§ **Exercise instructions**:
Render every line of the material as a JSON list of strings, one string per line, leaving out blank lines.

* BEGIN Data records *

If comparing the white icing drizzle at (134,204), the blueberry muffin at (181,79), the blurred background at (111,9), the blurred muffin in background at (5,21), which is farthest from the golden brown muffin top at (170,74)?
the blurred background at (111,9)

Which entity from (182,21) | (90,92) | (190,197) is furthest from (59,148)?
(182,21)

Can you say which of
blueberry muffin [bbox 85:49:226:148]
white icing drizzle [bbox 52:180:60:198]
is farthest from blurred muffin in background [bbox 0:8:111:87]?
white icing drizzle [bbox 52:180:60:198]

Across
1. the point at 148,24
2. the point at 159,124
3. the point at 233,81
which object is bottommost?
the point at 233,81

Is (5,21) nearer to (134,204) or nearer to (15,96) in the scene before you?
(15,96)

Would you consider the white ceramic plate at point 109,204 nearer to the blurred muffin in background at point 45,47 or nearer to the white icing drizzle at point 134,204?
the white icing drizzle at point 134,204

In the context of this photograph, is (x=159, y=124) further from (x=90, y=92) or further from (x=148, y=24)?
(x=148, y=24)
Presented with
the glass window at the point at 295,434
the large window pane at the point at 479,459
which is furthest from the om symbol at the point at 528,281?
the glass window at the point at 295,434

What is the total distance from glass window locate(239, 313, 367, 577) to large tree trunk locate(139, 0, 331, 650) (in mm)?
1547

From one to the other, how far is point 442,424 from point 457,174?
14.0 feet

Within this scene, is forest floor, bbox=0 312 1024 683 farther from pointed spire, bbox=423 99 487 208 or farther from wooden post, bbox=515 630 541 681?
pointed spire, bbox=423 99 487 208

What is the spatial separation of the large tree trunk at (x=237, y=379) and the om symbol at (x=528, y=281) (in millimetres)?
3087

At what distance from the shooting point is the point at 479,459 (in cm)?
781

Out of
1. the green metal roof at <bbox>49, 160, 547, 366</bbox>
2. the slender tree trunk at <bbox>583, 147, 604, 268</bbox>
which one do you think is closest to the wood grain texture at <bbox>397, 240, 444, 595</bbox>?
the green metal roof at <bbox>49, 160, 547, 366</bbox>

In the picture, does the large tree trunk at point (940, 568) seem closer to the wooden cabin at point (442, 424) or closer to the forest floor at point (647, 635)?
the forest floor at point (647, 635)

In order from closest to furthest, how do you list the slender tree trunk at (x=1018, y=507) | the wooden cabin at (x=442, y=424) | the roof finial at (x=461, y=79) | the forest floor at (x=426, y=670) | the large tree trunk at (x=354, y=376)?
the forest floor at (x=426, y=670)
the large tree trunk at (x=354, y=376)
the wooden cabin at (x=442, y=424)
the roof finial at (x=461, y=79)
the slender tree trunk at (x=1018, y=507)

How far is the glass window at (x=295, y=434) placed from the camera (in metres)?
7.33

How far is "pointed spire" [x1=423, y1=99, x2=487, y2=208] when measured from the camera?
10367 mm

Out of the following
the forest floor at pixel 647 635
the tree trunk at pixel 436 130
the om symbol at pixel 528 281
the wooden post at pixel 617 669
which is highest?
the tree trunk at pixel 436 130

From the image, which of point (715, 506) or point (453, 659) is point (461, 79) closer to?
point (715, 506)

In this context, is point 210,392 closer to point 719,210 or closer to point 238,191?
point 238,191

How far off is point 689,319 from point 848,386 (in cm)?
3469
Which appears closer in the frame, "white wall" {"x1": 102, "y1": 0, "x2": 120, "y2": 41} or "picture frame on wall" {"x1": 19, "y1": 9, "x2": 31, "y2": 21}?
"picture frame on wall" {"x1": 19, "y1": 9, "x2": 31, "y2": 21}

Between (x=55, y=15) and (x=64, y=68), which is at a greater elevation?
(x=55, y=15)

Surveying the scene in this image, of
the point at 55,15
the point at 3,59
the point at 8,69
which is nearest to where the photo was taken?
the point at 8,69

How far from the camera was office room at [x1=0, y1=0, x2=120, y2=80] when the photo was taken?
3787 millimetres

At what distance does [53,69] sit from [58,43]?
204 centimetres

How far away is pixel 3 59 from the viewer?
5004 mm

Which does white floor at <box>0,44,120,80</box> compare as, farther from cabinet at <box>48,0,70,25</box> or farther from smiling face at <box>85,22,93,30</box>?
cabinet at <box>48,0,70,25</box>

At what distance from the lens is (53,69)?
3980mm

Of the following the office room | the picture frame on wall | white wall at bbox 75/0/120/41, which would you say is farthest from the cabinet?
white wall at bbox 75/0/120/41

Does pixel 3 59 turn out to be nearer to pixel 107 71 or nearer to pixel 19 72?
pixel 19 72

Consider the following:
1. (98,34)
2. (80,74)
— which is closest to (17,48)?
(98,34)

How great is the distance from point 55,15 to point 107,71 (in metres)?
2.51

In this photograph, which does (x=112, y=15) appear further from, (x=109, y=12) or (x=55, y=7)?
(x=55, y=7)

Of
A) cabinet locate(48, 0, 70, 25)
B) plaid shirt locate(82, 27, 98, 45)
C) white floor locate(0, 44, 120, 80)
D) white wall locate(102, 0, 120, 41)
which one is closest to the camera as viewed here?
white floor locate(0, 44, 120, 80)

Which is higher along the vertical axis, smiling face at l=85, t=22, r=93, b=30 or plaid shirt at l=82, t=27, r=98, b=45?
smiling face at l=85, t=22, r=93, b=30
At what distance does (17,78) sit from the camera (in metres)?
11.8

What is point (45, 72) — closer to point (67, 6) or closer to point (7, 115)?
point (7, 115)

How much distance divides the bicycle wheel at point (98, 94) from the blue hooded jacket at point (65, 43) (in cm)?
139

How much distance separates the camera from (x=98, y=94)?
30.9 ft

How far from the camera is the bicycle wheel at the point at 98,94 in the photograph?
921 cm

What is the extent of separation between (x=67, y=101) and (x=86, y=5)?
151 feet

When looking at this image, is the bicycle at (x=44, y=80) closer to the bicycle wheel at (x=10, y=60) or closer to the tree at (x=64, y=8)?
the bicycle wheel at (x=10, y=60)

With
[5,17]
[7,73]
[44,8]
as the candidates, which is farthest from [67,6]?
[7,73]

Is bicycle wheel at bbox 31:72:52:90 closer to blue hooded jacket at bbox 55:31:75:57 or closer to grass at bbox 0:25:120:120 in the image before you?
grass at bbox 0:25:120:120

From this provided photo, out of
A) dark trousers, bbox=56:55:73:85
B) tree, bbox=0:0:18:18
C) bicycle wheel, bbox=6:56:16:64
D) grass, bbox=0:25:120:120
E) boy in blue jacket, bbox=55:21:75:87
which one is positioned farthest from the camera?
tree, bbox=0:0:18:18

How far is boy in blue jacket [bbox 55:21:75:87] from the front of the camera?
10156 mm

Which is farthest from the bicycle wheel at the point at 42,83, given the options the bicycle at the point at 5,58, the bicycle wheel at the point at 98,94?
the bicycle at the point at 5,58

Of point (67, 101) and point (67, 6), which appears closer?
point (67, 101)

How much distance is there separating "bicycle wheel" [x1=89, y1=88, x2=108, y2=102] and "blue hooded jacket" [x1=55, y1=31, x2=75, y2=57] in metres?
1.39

* END Data records *

§ **Solution below**:
[
  "If comparing the white icing drizzle at (134,204), the blueberry muffin at (181,79), the blurred background at (111,9), the blurred muffin in background at (5,21), which is farthest from the golden brown muffin top at (170,74)?",
  "the blurred background at (111,9)",
  "Which entity from (182,21) | (90,92) | (190,197) is furthest from (59,148)?",
  "(182,21)",
  "Can you say which of",
  "blueberry muffin [bbox 85:49:226:148]",
  "white icing drizzle [bbox 52:180:60:198]",
  "is farthest from blurred muffin in background [bbox 0:8:111:87]?",
  "white icing drizzle [bbox 52:180:60:198]",
  "Across",
  "1. the point at 148,24",
  "2. the point at 159,124",
  "3. the point at 233,81",
  "which object is bottommost?",
  "the point at 233,81",
  "Is (5,21) nearer to (134,204) or nearer to (15,96) in the scene before you?",
  "(15,96)",
  "Would you consider the white ceramic plate at point 109,204 nearer to the blurred muffin in background at point 45,47 or nearer to the white icing drizzle at point 134,204?",
  "the white icing drizzle at point 134,204",
  "In the context of this photograph, is (x=159, y=124) further from (x=90, y=92) or further from (x=148, y=24)?",
  "(x=148, y=24)",
  "Presented with",
  "the glass window at the point at 295,434",
  "the large window pane at the point at 479,459",
  "which is furthest from the om symbol at the point at 528,281?",
  "the glass window at the point at 295,434",
  "What is the total distance from glass window locate(239, 313, 367, 577) to large tree trunk locate(139, 0, 331, 650) (in mm)?",
  "1547",
  "From one to the other, how far is point 442,424 from point 457,174?",
  "14.0 feet",
  "Within this scene, is forest floor, bbox=0 312 1024 683 farther from pointed spire, bbox=423 99 487 208 or farther from wooden post, bbox=515 630 541 681?",
  "pointed spire, bbox=423 99 487 208",
  "What is the spatial separation of the large tree trunk at (x=237, y=379) and the om symbol at (x=528, y=281) (in millimetres)?",
  "3087",
  "At what distance from the shooting point is the point at 479,459 (in cm)?",
  "781",
  "Out of",
  "1. the green metal roof at <bbox>49, 160, 547, 366</bbox>",
  "2. the slender tree trunk at <bbox>583, 147, 604, 268</bbox>",
  "which one do you think is closest to the wood grain texture at <bbox>397, 240, 444, 595</bbox>?",
  "the green metal roof at <bbox>49, 160, 547, 366</bbox>",
  "In the picture, does the large tree trunk at point (940, 568) seem closer to the wooden cabin at point (442, 424) or closer to the forest floor at point (647, 635)?",
  "the forest floor at point (647, 635)",
  "In order from closest to furthest, how do you list the slender tree trunk at (x=1018, y=507) | the wooden cabin at (x=442, y=424) | the roof finial at (x=461, y=79) | the forest floor at (x=426, y=670) | the large tree trunk at (x=354, y=376)?",
  "the forest floor at (x=426, y=670)",
  "the large tree trunk at (x=354, y=376)",
  "the wooden cabin at (x=442, y=424)",
  "the roof finial at (x=461, y=79)",
  "the slender tree trunk at (x=1018, y=507)",
  "How far is the glass window at (x=295, y=434) placed from the camera (in metres)?",
  "7.33",
  "How far is \"pointed spire\" [x1=423, y1=99, x2=487, y2=208] when measured from the camera?",
  "10367 mm",
  "Out of the following",
  "the forest floor at pixel 647 635",
  "the tree trunk at pixel 436 130",
  "the om symbol at pixel 528 281",
  "the wooden post at pixel 617 669",
  "which is highest?",
  "the tree trunk at pixel 436 130",
  "From the image, which of point (715, 506) or point (453, 659) is point (461, 79) closer to?",
  "point (715, 506)",
  "In this context, is point 210,392 closer to point 719,210 or closer to point 238,191?",
  "point 238,191",
  "How far off is point 689,319 from point 848,386 (in cm)?",
  "3469",
  "Which appears closer in the frame, \"white wall\" {\"x1\": 102, \"y1\": 0, \"x2\": 120, \"y2\": 41} or \"picture frame on wall\" {\"x1\": 19, \"y1\": 9, \"x2\": 31, \"y2\": 21}?",
  "\"picture frame on wall\" {\"x1\": 19, \"y1\": 9, \"x2\": 31, \"y2\": 21}",
  "Between (x=55, y=15) and (x=64, y=68), which is at a greater elevation?",
  "(x=55, y=15)",
  "Surveying the scene in this image, of",
  "the point at 55,15",
  "the point at 3,59",
  "the point at 8,69",
  "which is nearest to where the photo was taken?",
  "the point at 8,69",
  "How far from the camera was office room at [x1=0, y1=0, x2=120, y2=80] when the photo was taken?",
  "3787 millimetres",
  "At what distance does [53,69] sit from [58,43]?",
  "204 centimetres",
  "How far away is pixel 3 59 from the viewer?",
  "5004 mm",
  "Which does white floor at <box>0,44,120,80</box> compare as, farther from cabinet at <box>48,0,70,25</box> or farther from smiling face at <box>85,22,93,30</box>?",
  "cabinet at <box>48,0,70,25</box>",
  "At what distance from the lens is (53,69)?",
  "3980mm",
  "Of the following the office room | the picture frame on wall | white wall at bbox 75/0/120/41, which would you say is farthest from the cabinet?",
  "white wall at bbox 75/0/120/41",
  "Does pixel 3 59 turn out to be nearer to pixel 107 71 or nearer to pixel 19 72?",
  "pixel 19 72",
  "Consider the following:",
  "1. (98,34)",
  "2. (80,74)",
  "— which is closest to (17,48)?",
  "(98,34)",
  "How great is the distance from point 55,15 to point 107,71 (in metres)?",
  "2.51",
  "In this photograph, which does (x=112, y=15) appear further from, (x=109, y=12) or (x=55, y=7)?",
  "(x=55, y=7)",
  "Of",
  "A) cabinet locate(48, 0, 70, 25)",
  "B) plaid shirt locate(82, 27, 98, 45)",
  "C) white floor locate(0, 44, 120, 80)",
  "D) white wall locate(102, 0, 120, 41)",
  "which one is closest to the camera as viewed here?",
  "white floor locate(0, 44, 120, 80)",
  "Which is higher along the vertical axis, smiling face at l=85, t=22, r=93, b=30 or plaid shirt at l=82, t=27, r=98, b=45?",
  "smiling face at l=85, t=22, r=93, b=30",
  "At what distance does (17,78) sit from the camera (in metres)?",
  "11.8",
  "What is point (45, 72) — closer to point (67, 6) or closer to point (7, 115)?",
  "point (7, 115)",
  "How much distance divides the bicycle wheel at point (98, 94) from the blue hooded jacket at point (65, 43) (in cm)?",
  "139",
  "How much distance separates the camera from (x=98, y=94)?",
  "30.9 ft",
  "How far from the camera is the bicycle wheel at the point at 98,94 in the photograph?",
  "921 cm",
  "What is the extent of separation between (x=67, y=101) and (x=86, y=5)?",
  "151 feet",
  "When looking at this image, is the bicycle at (x=44, y=80) closer to the bicycle wheel at (x=10, y=60) or closer to the tree at (x=64, y=8)?",
  "the bicycle wheel at (x=10, y=60)",
  "With",
  "[5,17]",
  "[7,73]",
  "[44,8]",
  "as the candidates, which is farthest from [67,6]?",
  "[7,73]",
  "Is bicycle wheel at bbox 31:72:52:90 closer to blue hooded jacket at bbox 55:31:75:57 or closer to grass at bbox 0:25:120:120 in the image before you?",
  "grass at bbox 0:25:120:120",
  "From this provided photo, out of",
  "A) dark trousers, bbox=56:55:73:85",
  "B) tree, bbox=0:0:18:18",
  "C) bicycle wheel, bbox=6:56:16:64",
  "D) grass, bbox=0:25:120:120",
  "E) boy in blue jacket, bbox=55:21:75:87",
  "which one is positioned farthest from the camera?",
  "tree, bbox=0:0:18:18",
  "How far is boy in blue jacket [bbox 55:21:75:87] from the front of the camera?",
  "10156 mm",
  "Which is farthest from the bicycle wheel at the point at 42,83, given the options the bicycle at the point at 5,58, the bicycle wheel at the point at 98,94?",
  "the bicycle at the point at 5,58",
  "Of point (67, 101) and point (67, 6), which appears closer?",
  "point (67, 101)",
  "How much distance is there separating \"bicycle wheel\" [x1=89, y1=88, x2=108, y2=102] and \"blue hooded jacket\" [x1=55, y1=31, x2=75, y2=57] in metres?",
  "1.39"
]